EPA Now Says It’s Not to Blame for Gold King Mine Spill
On August 5, a crew from the Environmental Protection Agency caused a spill of 3 million gallons of water laden with mercury, arsenic, and other toxic metals from the Gold King mine into a river that supplies drinking water for three states.
While the EPA initially promised to hold itself accountable in the same manner that it would hold a private party, it is becoming increasingly evident that this assertion was not entirely accurate.
After the spill, the EPA commissioned an initial analysis of what happened from the Department of the Interior Bureau of Reclamation (BOR).
The Bureau of Reclamation found that the EPA hit a spring with a backhoe to cause the spill, but the report did not assign blame. Now, a new EPA report has the same failing, further showing that the EPA report is shirking responsibility for its actions.
The EPA’s Report
In their report, the EPA claims it was engaged in only “careful scraping and excavation” with a backhoe outside the mine. “Just prior to finishing, a team noticed a water spout a couple of feet high in the air near where they had been excavating.”
The report goes on to say that the spout (that they just happened to notice) quickly turned into a gusher of yellow toxic water.
It seems the EPA would have us believe the mine erupted on its own (which is like arguing, but, Your Honor, I was just carrying the gun when it went off all on its own!).
The EPA’s report goes on to allege that the mine entrance (or adit) was larger than they “anticipated,” and the “fact that the adit opening was about 2 times the assumed 8 to 10 foot maximum adit height resulted in a closer than anticipated proximity to the adit brow, and combined with the pressure of the water was enough to cause the spout and blowout.”
In other words, the mine did it!
Is it possible that the spill was caused by the EPA being careless? Nope. The authors claim they were digging “to better inform a planned consultation” scheduled for nine days later.
Essentially, the EPA claims that the spill was an act of God, rather than its own fault.
Not a Good Argument
The EPA argument is unpersuasive for two reasons. For starters, the EPA has prosecuted private parties for the same conduct.
The government prosecuted Edward Hanousek, an employee of the Pacific Arctic Railway and Navigation Company, for conduct so similar to the EPA’s that one can simply switch out the nouns in the prosecutor’s closing argument that proved successful in that case.
It would seem to be just as apt to the facts of the Animas River spill:
“When [the backhoe operator] hit that unprotected [spring] and that [3 million gallons of toxic mine water] fired out of that [spring], sprayed up into the air, and got into that [Animas River], the defendants … [became] guilty of negligent discharging [acid mine water] into the [Animas] River.”
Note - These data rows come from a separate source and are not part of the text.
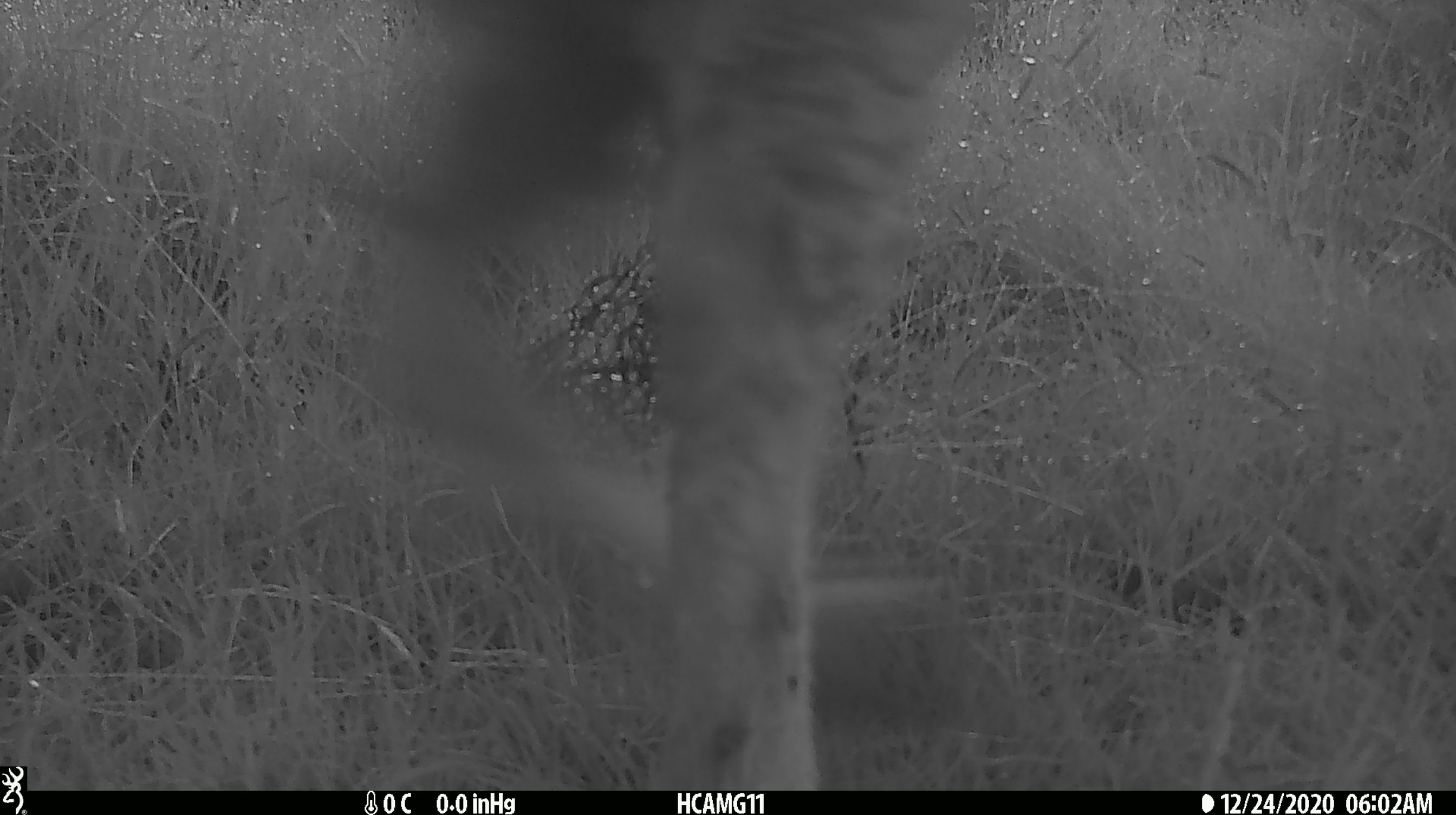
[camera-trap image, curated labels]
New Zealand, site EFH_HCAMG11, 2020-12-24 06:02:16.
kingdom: Animalia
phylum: Chordata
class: Mammalia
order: Artiodactyla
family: Bovidae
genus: Ovis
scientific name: Ovis aries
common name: domestic sheep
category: sheep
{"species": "sheep (domestic sheep) (Ovis aries)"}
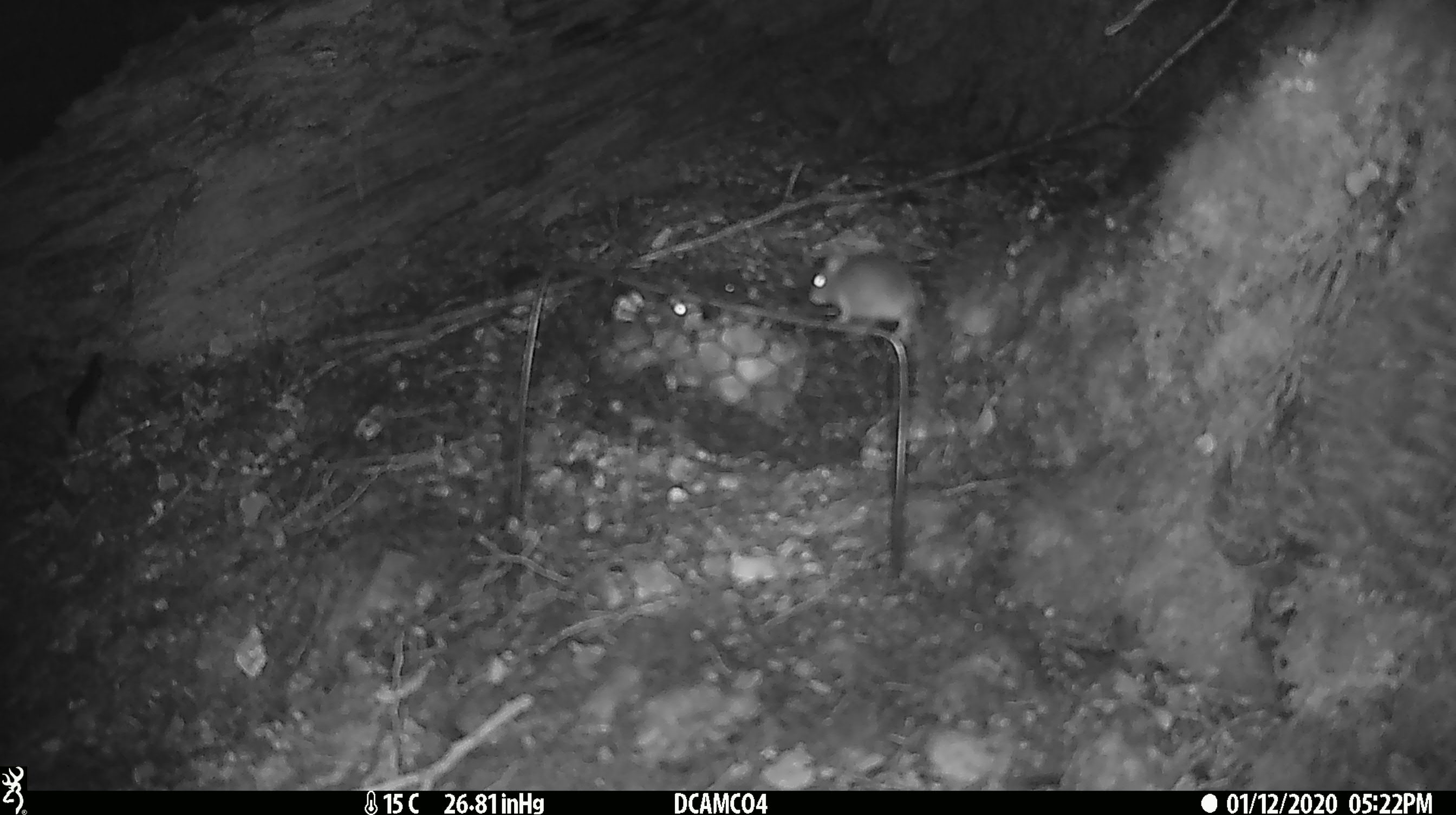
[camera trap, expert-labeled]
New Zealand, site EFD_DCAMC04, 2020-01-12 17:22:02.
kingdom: Animalia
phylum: Chordata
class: Mammalia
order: Rodentia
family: Muridae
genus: Mus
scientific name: Mus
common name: mouse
Second, although the initial Bureau of Reclamation report buries most of the facts that are relevant to the cause of the spill under 120 pages of superfluous information, the Bureau of Reclamation report includes just enough facts to make it clear that had a private party caused the Animas River spill, the government would probably have criminally prosecuted that party.
Remember EPA Administrator Gina McCarthy’s announcement shortly after the spill occurred?
McCarthy said then that “we want to reassure everyone that the EPA does take full responsibility for the spill.”
It turns out that the federal government’s measure of “full responsibility” has typically meant that criminal charges will be brought for the same conduct by which the EPA caused the Animas River spill as long as only private parties are to blame. The truth is that the EPA has now made several attempts to evade responsibility.
First, the EPA allegedly “doctored” a video of the spill—getting “called on the discrepancy during a House committee hearing.”
Then the EPA commissioned a report from the Bureau of Reclamation that was designed to look credible—which, like a bad student term paper, was lengthy and full of unnecessary charts and illustrations—but recited just enough facts to stay relevant to the spill. And even those facts made the EPA look bad.
Now the EPA has published an eleventh-hour report that not only reads like a term paper written on the bus en route to school, but also evades responsibility almost entirely.
In a glimmer of honesty, the EPA report admits that “[i]n retrospect, and based on information learned [later],” the EPA’s team was “much closer [to the opening of the mine] when excavating on August 5 than they thought.”
This is like saying the Titanic was closer to an iceberg than the captain thought.
Heritage Foundation scholars initially argued that the EPA “should prosecute the subordinate and supervisory EPA officials in this case or stop bringing similar charges against private parties for their negligence.”
Had Hanousek worked for the EPA, it seems, he would never have been stigmatized and punished as a criminal.
After the Bureau of Reclamation report, we argued that “[s]omeone should ask the EPA and the Justice Department why the federal government discriminates in favor of government employees and against private parties.”
Now, after the EPA published its own report, it seems like Congress will have its work cut out for it if it’s going to get even so much as a meaningful acceptance of responsibility from this agency.